Whore of New York: A Confession
- First edition cover
- Author: Liara Roux
- Language: English
- Genre: memoir
- Published: October 12, 2021
- Publisher: Repeater Books
- Publication place: United States
- ISBN: 978-1-913462-56-7

= Whore of New York =

2021 book by Liara Roux

Whore of New York: A Confession is a novella-sized memoir and tell-all personal account released in 2021 by debut author Liara Roux, detailing her early life and her voluntary decision to become a sex worker, alongside experiences of abuse that influenced her. The book, which features a wide variety of taboo and controversial topics, has had mixed reviews in feminist and literary circles, owing largely to Roux's candid admissions.

==Synopsis==
Liara Roux, an autistic resident of New York City's Upper East Side, recalls her childhood of conservative Christian surroundings and an abusive father, in juxtaposition with her latent desire to be involved with prostitution. As an adult, Roux is sexually abused in a lesbian relationship with her partner, and finds solace in the practice of sex work, even when her sexual experiences with clients are flawed. Roux raises questions about sex and sexuality as commodities, bodily autonomy, sexual consent, and the worth of the individual in a collective western society. She also tells of her medical conditions in life, including excruciating migraines, and her poor experience when seeking proper healthcare. The book continues with various personal accounts of Roux's experiences with clients, as she seeks independence from her partner after a bad marriage.

==Critical reception==
Whore of New York received praise for its candid style and individuality. Molly Young of The New York Times said of the book, "Roux has zero interest in pretending that her experience is typical of her profession.
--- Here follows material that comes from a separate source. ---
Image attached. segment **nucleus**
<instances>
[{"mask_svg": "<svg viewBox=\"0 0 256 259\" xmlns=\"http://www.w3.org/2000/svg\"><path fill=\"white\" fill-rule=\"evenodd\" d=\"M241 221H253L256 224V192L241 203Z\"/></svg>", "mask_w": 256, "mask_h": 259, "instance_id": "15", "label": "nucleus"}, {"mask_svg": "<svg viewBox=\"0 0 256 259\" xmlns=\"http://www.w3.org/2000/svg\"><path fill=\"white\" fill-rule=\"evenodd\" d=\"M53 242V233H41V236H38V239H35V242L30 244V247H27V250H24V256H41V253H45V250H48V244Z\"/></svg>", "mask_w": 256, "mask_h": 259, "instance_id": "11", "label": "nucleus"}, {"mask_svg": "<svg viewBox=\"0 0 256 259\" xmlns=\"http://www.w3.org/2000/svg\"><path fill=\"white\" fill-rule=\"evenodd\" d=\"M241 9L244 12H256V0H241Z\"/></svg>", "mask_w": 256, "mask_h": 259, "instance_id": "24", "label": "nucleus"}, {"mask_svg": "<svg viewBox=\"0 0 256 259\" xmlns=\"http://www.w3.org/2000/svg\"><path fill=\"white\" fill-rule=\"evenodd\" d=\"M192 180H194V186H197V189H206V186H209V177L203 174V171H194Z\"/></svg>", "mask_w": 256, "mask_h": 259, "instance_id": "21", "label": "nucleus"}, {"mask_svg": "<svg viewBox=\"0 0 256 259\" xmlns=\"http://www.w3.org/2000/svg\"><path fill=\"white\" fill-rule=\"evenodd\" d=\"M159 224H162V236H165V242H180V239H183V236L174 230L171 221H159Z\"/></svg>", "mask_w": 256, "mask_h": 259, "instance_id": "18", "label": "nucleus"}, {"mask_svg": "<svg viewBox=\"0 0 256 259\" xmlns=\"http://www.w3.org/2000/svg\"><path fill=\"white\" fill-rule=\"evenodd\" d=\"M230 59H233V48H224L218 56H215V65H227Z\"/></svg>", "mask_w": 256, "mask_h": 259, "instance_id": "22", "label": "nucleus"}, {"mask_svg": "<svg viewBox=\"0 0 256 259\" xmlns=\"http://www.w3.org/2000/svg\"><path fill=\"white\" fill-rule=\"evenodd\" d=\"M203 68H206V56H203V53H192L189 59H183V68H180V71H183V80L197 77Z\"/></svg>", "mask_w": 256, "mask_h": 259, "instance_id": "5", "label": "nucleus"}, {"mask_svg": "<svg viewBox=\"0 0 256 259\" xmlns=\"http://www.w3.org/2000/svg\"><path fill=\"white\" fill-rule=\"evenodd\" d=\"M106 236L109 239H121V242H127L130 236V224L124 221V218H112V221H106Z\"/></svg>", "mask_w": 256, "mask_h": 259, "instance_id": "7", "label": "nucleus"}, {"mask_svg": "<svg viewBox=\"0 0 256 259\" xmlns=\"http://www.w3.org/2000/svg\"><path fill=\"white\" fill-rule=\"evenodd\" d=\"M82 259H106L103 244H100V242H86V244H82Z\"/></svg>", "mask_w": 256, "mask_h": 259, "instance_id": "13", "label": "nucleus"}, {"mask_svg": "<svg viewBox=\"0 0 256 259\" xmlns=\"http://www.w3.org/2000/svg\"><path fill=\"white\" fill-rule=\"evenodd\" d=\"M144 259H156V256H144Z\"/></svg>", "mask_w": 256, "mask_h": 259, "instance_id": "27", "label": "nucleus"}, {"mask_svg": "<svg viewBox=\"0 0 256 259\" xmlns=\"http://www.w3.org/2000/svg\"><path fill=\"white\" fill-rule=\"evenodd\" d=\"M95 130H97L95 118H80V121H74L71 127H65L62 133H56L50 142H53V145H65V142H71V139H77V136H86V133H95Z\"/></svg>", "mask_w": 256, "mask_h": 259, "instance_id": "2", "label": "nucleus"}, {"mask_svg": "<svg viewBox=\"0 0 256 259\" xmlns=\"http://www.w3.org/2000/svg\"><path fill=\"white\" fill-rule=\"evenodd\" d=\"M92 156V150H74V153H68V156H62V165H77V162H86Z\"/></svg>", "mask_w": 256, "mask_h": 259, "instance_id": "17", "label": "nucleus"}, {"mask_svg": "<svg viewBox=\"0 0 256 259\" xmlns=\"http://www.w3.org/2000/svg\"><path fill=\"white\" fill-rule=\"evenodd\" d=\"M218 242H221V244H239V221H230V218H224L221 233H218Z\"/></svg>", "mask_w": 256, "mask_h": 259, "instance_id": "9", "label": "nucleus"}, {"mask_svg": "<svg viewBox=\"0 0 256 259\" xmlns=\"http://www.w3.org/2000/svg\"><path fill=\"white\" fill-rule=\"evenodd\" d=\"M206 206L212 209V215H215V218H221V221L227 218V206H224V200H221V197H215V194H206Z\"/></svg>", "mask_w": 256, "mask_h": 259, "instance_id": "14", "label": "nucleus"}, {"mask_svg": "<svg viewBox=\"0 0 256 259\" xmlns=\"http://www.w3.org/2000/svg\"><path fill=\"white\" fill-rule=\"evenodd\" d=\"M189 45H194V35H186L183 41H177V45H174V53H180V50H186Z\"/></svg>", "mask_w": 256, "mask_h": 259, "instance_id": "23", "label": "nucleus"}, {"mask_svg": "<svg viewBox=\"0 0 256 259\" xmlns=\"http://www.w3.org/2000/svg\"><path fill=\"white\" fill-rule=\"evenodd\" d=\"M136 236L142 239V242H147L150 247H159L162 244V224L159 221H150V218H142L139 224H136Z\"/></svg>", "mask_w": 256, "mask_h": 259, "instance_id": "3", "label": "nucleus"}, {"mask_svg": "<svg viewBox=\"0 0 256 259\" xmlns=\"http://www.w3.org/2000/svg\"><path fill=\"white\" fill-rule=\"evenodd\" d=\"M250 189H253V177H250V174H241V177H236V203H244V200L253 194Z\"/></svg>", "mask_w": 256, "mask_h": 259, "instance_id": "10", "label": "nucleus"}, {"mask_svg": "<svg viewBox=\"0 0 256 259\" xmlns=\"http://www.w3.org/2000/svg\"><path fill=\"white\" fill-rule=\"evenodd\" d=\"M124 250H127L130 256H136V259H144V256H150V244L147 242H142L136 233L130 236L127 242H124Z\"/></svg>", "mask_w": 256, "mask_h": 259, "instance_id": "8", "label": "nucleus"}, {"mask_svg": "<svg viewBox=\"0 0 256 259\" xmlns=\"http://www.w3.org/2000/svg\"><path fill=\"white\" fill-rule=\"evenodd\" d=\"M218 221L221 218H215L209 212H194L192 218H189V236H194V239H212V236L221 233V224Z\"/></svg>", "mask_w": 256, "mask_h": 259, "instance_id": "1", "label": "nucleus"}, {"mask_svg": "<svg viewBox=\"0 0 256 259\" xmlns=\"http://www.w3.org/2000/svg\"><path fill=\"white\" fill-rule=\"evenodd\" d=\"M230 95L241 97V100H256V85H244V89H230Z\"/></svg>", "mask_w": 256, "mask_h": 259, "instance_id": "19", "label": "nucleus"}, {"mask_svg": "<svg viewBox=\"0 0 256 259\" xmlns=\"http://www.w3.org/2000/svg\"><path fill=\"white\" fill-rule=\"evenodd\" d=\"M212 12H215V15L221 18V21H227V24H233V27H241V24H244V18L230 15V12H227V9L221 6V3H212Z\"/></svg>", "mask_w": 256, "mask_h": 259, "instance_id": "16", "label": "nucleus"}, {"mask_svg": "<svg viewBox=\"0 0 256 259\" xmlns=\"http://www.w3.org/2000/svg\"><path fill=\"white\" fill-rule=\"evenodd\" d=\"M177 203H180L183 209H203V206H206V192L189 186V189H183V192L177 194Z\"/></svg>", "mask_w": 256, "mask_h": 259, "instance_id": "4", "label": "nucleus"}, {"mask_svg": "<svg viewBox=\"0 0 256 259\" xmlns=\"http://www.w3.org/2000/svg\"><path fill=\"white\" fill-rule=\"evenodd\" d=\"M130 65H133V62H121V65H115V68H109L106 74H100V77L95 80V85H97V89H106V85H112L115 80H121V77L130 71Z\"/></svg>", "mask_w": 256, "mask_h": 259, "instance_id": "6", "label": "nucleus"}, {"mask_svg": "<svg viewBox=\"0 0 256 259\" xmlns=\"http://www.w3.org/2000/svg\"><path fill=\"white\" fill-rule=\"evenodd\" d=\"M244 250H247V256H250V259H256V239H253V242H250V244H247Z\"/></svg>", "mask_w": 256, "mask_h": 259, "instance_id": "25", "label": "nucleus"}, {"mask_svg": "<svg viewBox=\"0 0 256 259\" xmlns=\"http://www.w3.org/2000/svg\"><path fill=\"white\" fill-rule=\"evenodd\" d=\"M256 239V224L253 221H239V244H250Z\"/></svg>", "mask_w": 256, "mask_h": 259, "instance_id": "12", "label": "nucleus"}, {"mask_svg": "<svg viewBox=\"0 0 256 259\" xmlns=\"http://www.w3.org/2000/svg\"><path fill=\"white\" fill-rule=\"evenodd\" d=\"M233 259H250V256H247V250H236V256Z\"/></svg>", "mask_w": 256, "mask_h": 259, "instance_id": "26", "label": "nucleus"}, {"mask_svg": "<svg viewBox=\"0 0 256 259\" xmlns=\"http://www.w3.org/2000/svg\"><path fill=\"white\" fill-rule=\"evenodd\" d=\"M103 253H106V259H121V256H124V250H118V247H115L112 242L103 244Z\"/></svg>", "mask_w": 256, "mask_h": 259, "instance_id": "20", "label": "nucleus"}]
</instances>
This memoir, like all memoirs, is about the particularities of an individual life. It’s not about the state of the sex worker in America. Roux likes her work, but that doesn’t mean it is without discomfort, anxiety, alienation and fear." Tracy Clark-Flory, writing for Jezebel, noted the human rights aspects of the book, saying, "the stigma that sex workers face in society makes us a lot more vulnerable. A more honest telling of sex work, and the experience of it, can really capture why it’s so important that sex workers be granted these rights."